In terms of brand name searches — a key metric for advertisers — Forbes Advisor found that while 94% of baby boomers search for brands on Google, only 64% of Gen Z use Google for those searches.
Businesses that depend on search engine optimization for e-commerce and brand awareness will need to closely track this, as they could find their web traffic taking a significant hit, Czerniawski said.
AI evolution
Beyond demographics, AI is also expected to impact the search marketplace, said Zeno Mercer, senior research analyst at VettaFi.
"Search is going to get more multimodal and more understanding," Mercer said. "Whether Google owns that or not, the scope of searches is about to expand a lot."
Deep-pocketed AI players and well-funded startups are all eyeing the search market. Microsoft Corp.'s Bing, the second-most used search platform with almost 3% of the market, has added an AI chatbot, Copilot. Meanwhile, OpenAI has announced plans for a search engine called SearchGPT. Funding for AI search startups has skyrocketed in 2024, according to an analysis from S&P Global Market Intelligence.
Need for regulation
Just because the search marketplace is evolving, does not mean that regulators will or should hesitate to regulate Big Tech more broadly, or Google in particular. The Federal Trade Commission under Lina Khan and the DOJ's Antitrust Division have both pursued a strategy of increased regulatory scrutiny in recent years.
"The big takeaway for me is that you're seeing a paradigm shift of increased scrutiny," Czerniawski said.
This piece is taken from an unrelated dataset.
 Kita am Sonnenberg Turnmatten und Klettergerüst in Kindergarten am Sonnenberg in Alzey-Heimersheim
In addition to the DOJ's suit targeting the search marketplace, the department has also sued Google over allegations that it illegally monopolized the marketplace for buying and selling online ads. US District Judge Leonie Brinkema began hearing opening arguments in the case on Sept. 9, and the case's trial is expected to last four weeks. Meanwhile, the FTC in August filed an amicus brief in an ongoing antitrust case focused on the Google Play app store. The case was initially brought by online video game maker Epic Games Inc.
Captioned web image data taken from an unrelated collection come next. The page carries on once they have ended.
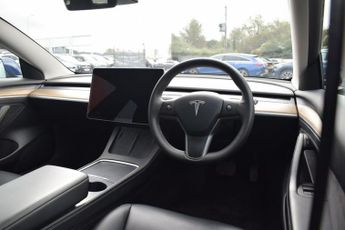 TESLA Model 3 Saloon 4dr Electric Auto RWD (241 bhp)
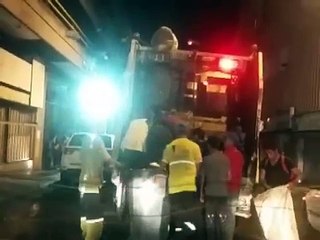 Venezolanos buscan restos de comida en camión de basura en Chacao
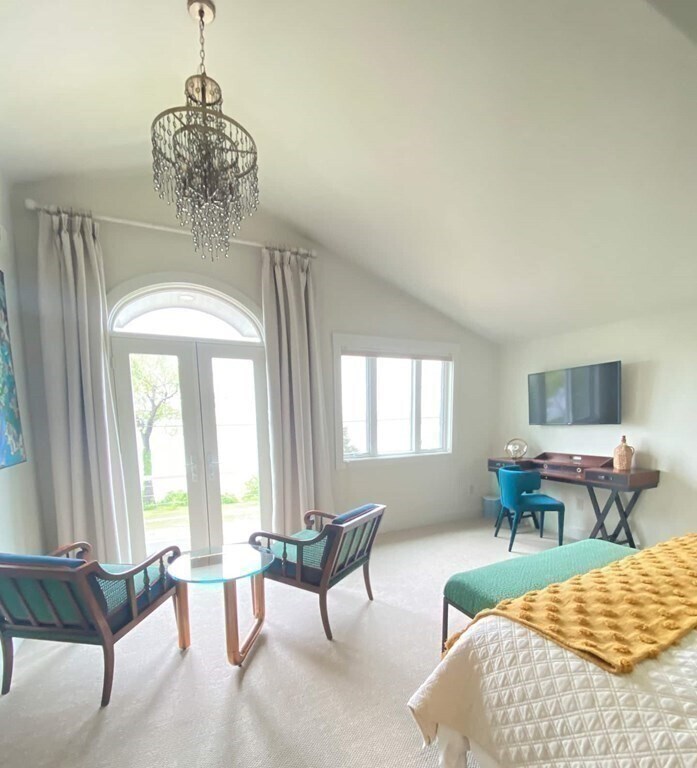 Foto principal - 88 Little Neck Rd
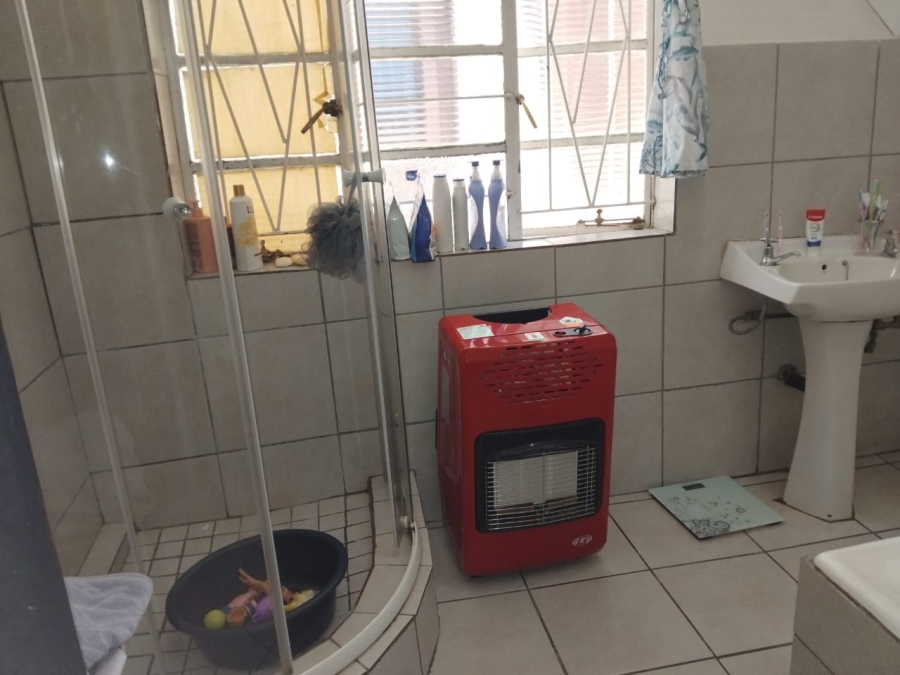 3 Bedroom Property for Sale in Aliwal North Eastern Cape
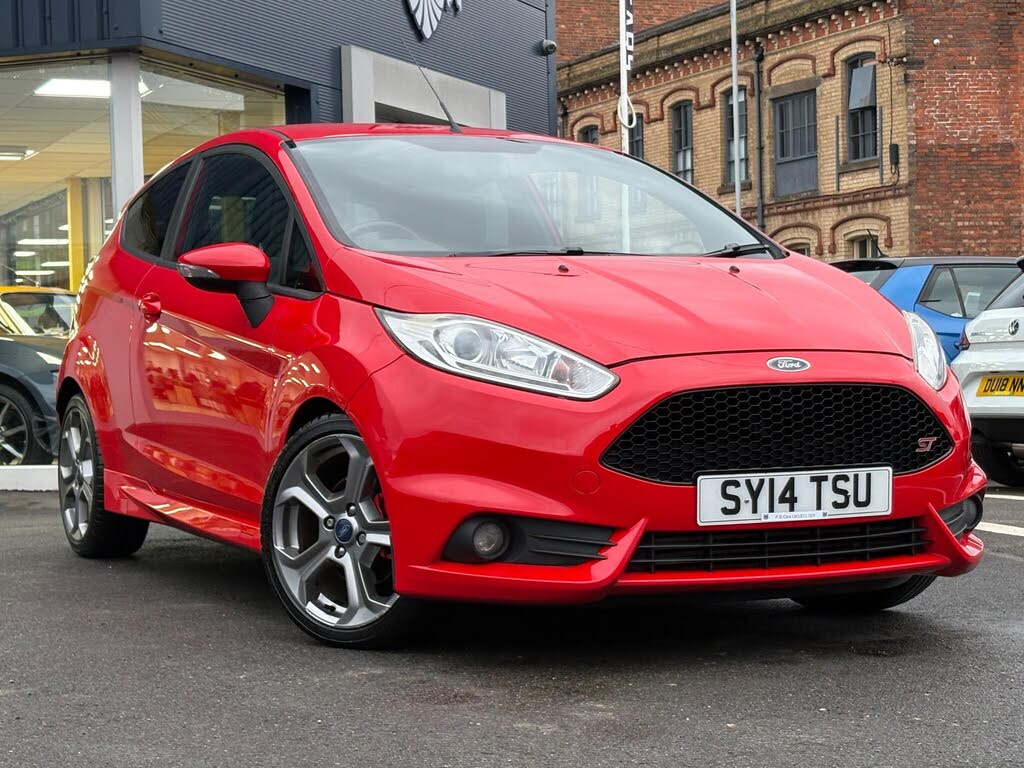 2014 Ford Fiesta 1.6 ST 2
"I think it makes sense for the DOJ to vigorously pursue antitrust, especially in the tech space," said Margaret Daun, a talk show host and general counsel and former chief corporation counsel for Milwaukee County, Wis.
As so many online services are free, relying on ad support and user data, Daun said the market has divorced what consumers pay for these products from the actual cost. Thus, regulation is needed for safeguards.
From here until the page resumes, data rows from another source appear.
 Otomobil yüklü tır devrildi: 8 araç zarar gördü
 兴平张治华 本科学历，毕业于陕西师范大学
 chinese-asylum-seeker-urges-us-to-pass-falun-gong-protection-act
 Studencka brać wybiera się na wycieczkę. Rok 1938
"The price of the good isn't reflecting all of the full panoply of plus and minus," Daun said. "When that is divorced and you've created a monopoly, that is really dangerous."
Others note that it is not just Google that has used its existing dominance to further grow its clout in the marketplace. Apple continues to keep its ecosystem walled off, though iPhone users can select Google's Chrome browser as their default browser over Apple's native Safari.
"I can't even make Google Maps my default map provider when I open up certain links," said Mercer of VettaFi. "That feels like a very closed ecosystem."
Even in this environment of increased regulatory scrutiny, most Wall Street analysts expect the major tech giants to weather the coming headwinds.
"We view the regulatory landscape for tech as gaining some momentum over the next year, although the impacts to the business models of the tech stalwarts we believe to be relatively insulated for now," Wedbush Securities analysts wrote. "The Street will continue to view this as a background risk for the tech sector as it all plays out in the court system."